Response time is easily measurable. Some CRMs keep track of this data for you, however, if yours does not, you can do some quick research to calculate average response rates. Go back into client data collected before using a CRM and record the amount of time it took for clients to receive email responses and the length of phone calls. Gather information from a large number of clients and calculate your average. Then, complete the same process after your CRM has been fully implemented for a few months.

If your response time is shorter, you know your CRM is effective.

Speed of Lead Capturing 

Speed of lead capturing is important because a lot of money goes into persuading potential customers to make their first purchase.

Capturing leads quickly makes room for more leads to be brought in and converted into paying customers.

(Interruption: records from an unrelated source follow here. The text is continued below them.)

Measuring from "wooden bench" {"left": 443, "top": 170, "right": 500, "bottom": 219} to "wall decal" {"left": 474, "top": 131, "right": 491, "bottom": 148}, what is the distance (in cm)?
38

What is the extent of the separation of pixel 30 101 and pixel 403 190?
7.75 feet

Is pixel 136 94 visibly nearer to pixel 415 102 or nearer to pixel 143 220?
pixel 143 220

Your CRM likely keeps track of Lead capturing, and again, you measure this rate by comparing it to figures provided before and after CRM Strategy implementation.

Sales Growth

Money is the lifeline of any organization and in order for your business to thrive, you need to see steady sales growth.

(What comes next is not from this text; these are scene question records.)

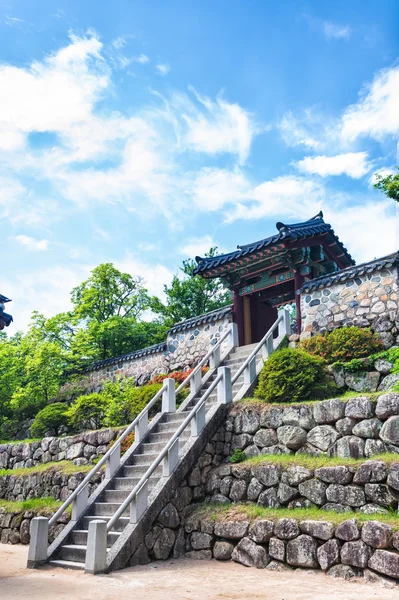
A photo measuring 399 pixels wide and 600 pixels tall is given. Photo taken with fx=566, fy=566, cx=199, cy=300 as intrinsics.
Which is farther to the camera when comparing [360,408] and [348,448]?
[360,408]

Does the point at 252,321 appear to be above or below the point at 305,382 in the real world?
above

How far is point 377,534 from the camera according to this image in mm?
7609

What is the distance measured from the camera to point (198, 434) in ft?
35.8

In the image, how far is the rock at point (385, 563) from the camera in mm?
7309

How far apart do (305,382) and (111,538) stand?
4.67 metres

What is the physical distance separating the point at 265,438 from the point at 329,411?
144 cm

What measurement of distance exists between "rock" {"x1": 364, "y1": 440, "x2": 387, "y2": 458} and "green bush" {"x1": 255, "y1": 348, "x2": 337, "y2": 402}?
216cm

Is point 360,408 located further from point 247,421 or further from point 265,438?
point 247,421

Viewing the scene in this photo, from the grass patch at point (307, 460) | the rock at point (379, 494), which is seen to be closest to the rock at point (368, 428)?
the grass patch at point (307, 460)

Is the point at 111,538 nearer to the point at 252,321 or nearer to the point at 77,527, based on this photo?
the point at 77,527

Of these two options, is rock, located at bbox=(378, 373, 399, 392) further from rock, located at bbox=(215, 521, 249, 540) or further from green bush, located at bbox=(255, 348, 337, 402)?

A CRM has many features that should directly impact and improve your sales growth. These features which include marketing, customer retention, conversion rate, and customer acquisition rate play a vital role in sales growth. However,  measuring each individually would be a lengthy task.

Measure your sales growth by analyzing the period before CRM and after. Sum up the total sales revenue from both periods and plug your figures into the following equation: 

Sales growth= Current revenue – previous revenue ÷ previous revenue X 100

If your sales growth has not improved, you can go back and measure each factor individually to determine where your CRM Strategy is lacking. 

CSAT

Having a good CSAT (Customer satisfaction rate) is crucial for success. Your customers are the reason your business exists and if they aren’t happy, your business will suffer.

A CRM’s primary goal is to improve customer relationships, so if your CSAT is low,  you might need to change your CRM implementation. 

You can analyze customer satisfaction in multiple ways. 

Surveys– Send out a customer satisfaction survey to determine how they feel about your business and its changes.

Social media monitoring– Social media is a great tool for monitoring satisfaction. When a person likes or dislikes a company’s actions, they tend to take their opinions to social media. Investigate all platforms to see if reviews and feedback have improved while using CRM.

Repeat purchase rate– If your customers are repeatedly coming back to make another purchase, they are clearly satisfied.  

This is another easily measured metric thanks to CRM. Your system’s customer history will tell you how many times a customer has made a purchase. Compare before and after CRM Strategy averages to determine the success of your repeat purchase rate.